DOCUMENT EXTRACT ▸
•••

When young athletes looked for motivation in their peers and others to perform, in their best moments, he told me, the energy in that room made people feel as though when they came out of the locker room the would tear the doors off the building and take to the field and perform at a level they had not imagined they were capable of beforehand.

Today, on Kos and elsewhere people are bemoaning motivation in the 2014 electoral cycle and concerned about the interest of people to get to their polls and motivate others.

No one in Derby last night was unmotivated.   No one in Derby felt as though the challenge was too big in a state generally assumed to be deep Republican land.

No, the citizens in Derby on the night of April 28 spoke while legislators sat and listened, refusing to take Q&A or respond publicly on the issues.    

So you can be as unmotivated about 2014 as you want to be.   We can rec and frontpage articles that promote the idea we should be wringing our hands and worrying about election losses in the fall.

But don't tell that to this crowd.   Because as I listened to a coach recount his high school experience I remember mine as well.  And it has been YEARS since I've seen that kind of steely resolve in a Kansas meeting for change.

Videos below the fold.

When the Kansas legislators passed HB-2506, a house bill that removed Teacher Due Process and Teacher Certification.  Many viewed this as simple union busting.   While teachers pointed out the real negatives of these moves, the general public didn't grasp why these requirements mattered.

Governor Brownback and aids believe that teachers are a non-issue or an issue that will work for them because the public will disagree with the stance of teachers on these issues.

http://www2.ljworld.com/...

Tell that to Leota Coats.  

http://www.sumnernewscow.com/...

•••

DATA PROVIDED ▸
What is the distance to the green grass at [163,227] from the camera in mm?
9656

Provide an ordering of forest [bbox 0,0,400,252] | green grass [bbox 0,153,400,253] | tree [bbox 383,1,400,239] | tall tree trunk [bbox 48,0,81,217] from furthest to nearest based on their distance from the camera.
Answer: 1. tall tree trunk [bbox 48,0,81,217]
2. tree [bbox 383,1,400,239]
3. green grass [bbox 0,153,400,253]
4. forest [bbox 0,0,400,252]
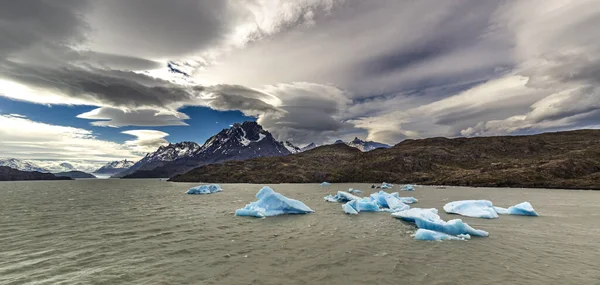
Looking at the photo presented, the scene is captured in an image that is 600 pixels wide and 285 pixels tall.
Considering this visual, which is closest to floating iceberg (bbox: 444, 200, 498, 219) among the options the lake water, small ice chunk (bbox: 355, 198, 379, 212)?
the lake water

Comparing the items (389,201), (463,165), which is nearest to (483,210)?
(389,201)

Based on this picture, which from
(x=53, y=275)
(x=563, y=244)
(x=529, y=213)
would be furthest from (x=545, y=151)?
(x=53, y=275)

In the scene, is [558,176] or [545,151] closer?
[558,176]

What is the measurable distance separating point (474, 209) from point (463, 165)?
446ft

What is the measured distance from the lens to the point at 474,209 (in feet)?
102

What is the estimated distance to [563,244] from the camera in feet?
59.7

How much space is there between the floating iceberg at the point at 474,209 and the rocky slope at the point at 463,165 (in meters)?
81.4

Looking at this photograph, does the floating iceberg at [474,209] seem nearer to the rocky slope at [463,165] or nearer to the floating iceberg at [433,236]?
the floating iceberg at [433,236]

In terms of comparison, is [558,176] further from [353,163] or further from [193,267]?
[193,267]

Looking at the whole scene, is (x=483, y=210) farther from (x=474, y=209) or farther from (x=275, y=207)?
(x=275, y=207)

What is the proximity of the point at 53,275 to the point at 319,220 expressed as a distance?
68.4 ft

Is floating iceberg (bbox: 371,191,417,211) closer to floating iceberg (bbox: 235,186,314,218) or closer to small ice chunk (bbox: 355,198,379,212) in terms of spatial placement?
small ice chunk (bbox: 355,198,379,212)

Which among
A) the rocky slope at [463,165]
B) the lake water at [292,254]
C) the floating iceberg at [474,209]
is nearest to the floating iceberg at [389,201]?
the floating iceberg at [474,209]

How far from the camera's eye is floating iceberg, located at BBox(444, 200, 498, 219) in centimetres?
2982
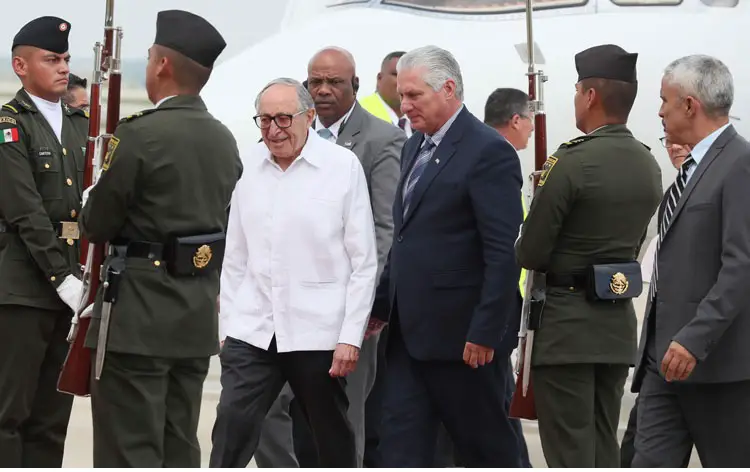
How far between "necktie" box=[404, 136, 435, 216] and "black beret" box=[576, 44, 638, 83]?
46cm

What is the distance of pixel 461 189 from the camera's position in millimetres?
4289

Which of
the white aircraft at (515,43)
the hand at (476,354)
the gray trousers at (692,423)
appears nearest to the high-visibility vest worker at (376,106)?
the white aircraft at (515,43)

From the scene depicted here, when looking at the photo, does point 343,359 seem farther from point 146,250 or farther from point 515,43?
point 515,43

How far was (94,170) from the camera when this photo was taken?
4551mm

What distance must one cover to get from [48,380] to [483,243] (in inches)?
61.3

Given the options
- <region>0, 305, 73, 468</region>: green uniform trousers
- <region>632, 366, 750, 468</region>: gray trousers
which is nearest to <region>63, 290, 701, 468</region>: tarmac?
<region>0, 305, 73, 468</region>: green uniform trousers

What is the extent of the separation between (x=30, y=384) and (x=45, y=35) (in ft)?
3.54

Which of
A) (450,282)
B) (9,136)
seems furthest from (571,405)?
(9,136)

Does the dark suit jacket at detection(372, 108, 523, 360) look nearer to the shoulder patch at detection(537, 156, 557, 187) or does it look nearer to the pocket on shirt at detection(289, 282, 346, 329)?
the shoulder patch at detection(537, 156, 557, 187)

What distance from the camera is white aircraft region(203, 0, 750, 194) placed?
7.40 metres

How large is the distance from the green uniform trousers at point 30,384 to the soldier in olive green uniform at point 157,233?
664 millimetres

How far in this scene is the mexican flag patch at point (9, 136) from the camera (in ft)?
15.9

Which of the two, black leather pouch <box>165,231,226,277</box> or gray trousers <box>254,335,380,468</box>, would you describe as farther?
gray trousers <box>254,335,380,468</box>

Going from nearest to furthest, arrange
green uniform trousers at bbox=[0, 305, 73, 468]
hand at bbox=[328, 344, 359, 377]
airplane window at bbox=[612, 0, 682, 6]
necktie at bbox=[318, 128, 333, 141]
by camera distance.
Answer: hand at bbox=[328, 344, 359, 377], green uniform trousers at bbox=[0, 305, 73, 468], necktie at bbox=[318, 128, 333, 141], airplane window at bbox=[612, 0, 682, 6]
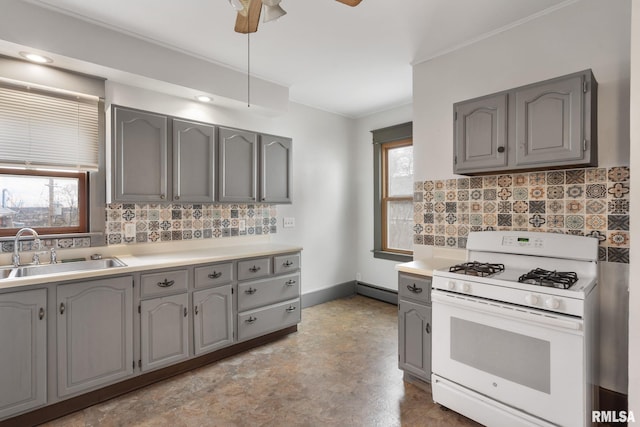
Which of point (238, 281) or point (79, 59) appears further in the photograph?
point (238, 281)

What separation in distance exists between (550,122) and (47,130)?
3407 mm

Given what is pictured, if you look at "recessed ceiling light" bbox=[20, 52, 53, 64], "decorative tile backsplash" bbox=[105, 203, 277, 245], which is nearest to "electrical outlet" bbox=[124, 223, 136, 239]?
"decorative tile backsplash" bbox=[105, 203, 277, 245]

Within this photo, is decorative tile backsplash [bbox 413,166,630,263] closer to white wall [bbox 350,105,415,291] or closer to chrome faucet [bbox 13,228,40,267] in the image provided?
white wall [bbox 350,105,415,291]

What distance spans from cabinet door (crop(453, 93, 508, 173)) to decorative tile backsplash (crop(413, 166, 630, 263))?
29 centimetres

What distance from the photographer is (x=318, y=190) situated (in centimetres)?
432

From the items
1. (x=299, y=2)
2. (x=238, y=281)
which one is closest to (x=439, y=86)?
(x=299, y=2)

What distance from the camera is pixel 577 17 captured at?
207cm

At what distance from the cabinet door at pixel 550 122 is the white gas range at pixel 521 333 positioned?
513 mm

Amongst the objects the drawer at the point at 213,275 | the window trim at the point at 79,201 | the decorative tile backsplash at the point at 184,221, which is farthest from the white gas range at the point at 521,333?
the window trim at the point at 79,201

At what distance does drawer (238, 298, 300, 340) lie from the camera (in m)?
2.85

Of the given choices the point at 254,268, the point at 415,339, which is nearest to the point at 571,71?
the point at 415,339

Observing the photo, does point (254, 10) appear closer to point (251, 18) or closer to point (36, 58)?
point (251, 18)

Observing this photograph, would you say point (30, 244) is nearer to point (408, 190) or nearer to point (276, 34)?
point (276, 34)

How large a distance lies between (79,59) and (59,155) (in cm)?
72
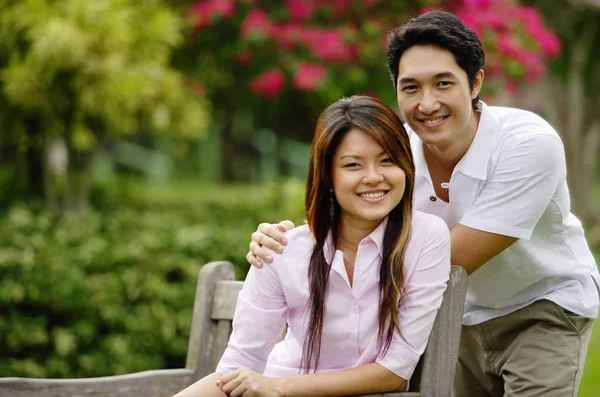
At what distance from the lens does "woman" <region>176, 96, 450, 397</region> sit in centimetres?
244

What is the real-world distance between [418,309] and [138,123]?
561cm

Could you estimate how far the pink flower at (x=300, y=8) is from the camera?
784 centimetres

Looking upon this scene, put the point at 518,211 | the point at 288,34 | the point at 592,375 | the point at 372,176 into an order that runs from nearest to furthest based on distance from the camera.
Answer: the point at 372,176 < the point at 518,211 < the point at 592,375 < the point at 288,34

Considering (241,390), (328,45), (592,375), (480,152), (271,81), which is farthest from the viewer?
(271,81)

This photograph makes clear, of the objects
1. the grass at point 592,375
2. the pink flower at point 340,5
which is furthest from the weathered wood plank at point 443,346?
the pink flower at point 340,5

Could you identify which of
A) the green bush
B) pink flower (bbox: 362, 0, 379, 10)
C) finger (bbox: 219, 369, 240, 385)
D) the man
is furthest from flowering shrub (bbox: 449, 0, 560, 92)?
finger (bbox: 219, 369, 240, 385)

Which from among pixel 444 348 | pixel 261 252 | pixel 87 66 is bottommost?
pixel 444 348

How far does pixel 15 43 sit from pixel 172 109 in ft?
4.49

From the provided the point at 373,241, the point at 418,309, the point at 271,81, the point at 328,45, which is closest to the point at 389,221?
the point at 373,241

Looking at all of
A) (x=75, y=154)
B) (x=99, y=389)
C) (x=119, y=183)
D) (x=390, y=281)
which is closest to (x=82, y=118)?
(x=75, y=154)

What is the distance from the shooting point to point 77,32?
6.83 metres

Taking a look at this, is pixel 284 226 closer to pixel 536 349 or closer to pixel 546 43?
pixel 536 349

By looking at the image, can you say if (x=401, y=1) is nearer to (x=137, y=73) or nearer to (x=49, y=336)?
(x=137, y=73)

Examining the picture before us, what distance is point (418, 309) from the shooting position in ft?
7.98
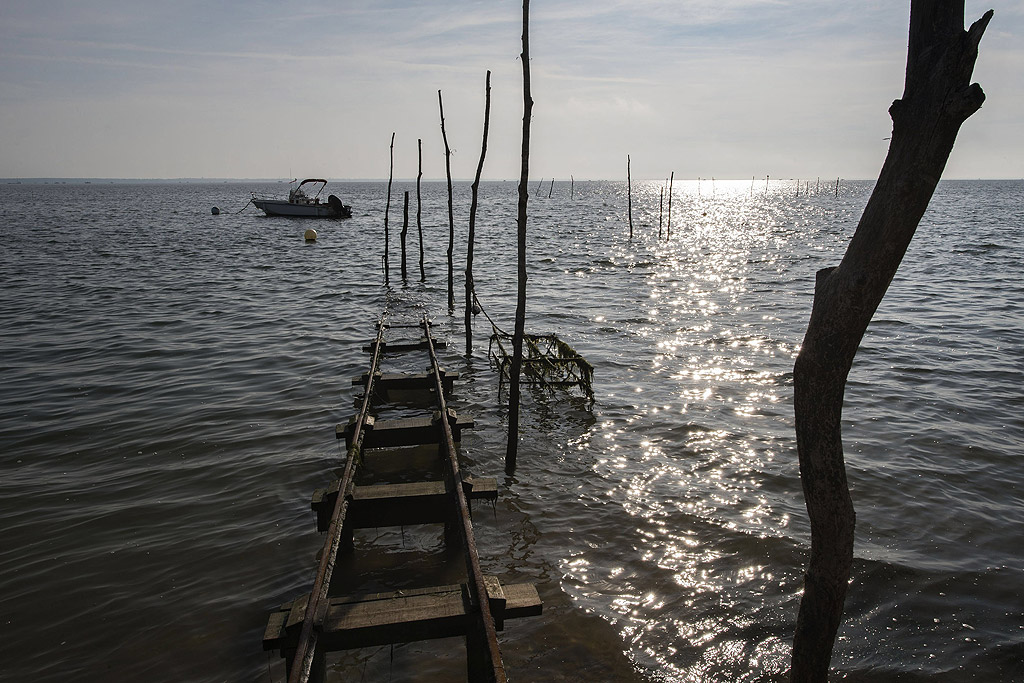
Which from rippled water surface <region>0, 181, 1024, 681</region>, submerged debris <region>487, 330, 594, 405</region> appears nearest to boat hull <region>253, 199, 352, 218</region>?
rippled water surface <region>0, 181, 1024, 681</region>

•••

TO DO ▸ Please copy the post on Kansas teachers and voter motivation again, starting with "When the Kansas" and going on through "http://www2.ljworld.com/...", and substitute "most voters" for "the general public".

EXERCISE RESULT ▸
When the Kansas legislators passed HB-2506, a house bill that removed Teacher Due Process and Teacher Certification.  Many viewed this as simple union busting.   While teachers pointed out the real negatives of these moves, most voters didn't grasp why these requirements mattered.

Governor Brownback and aids believe that teachers are a non-issue or an issue that will work for them because the public will disagree with the stance of teachers on these issues.

http://www2.ljworld.com/...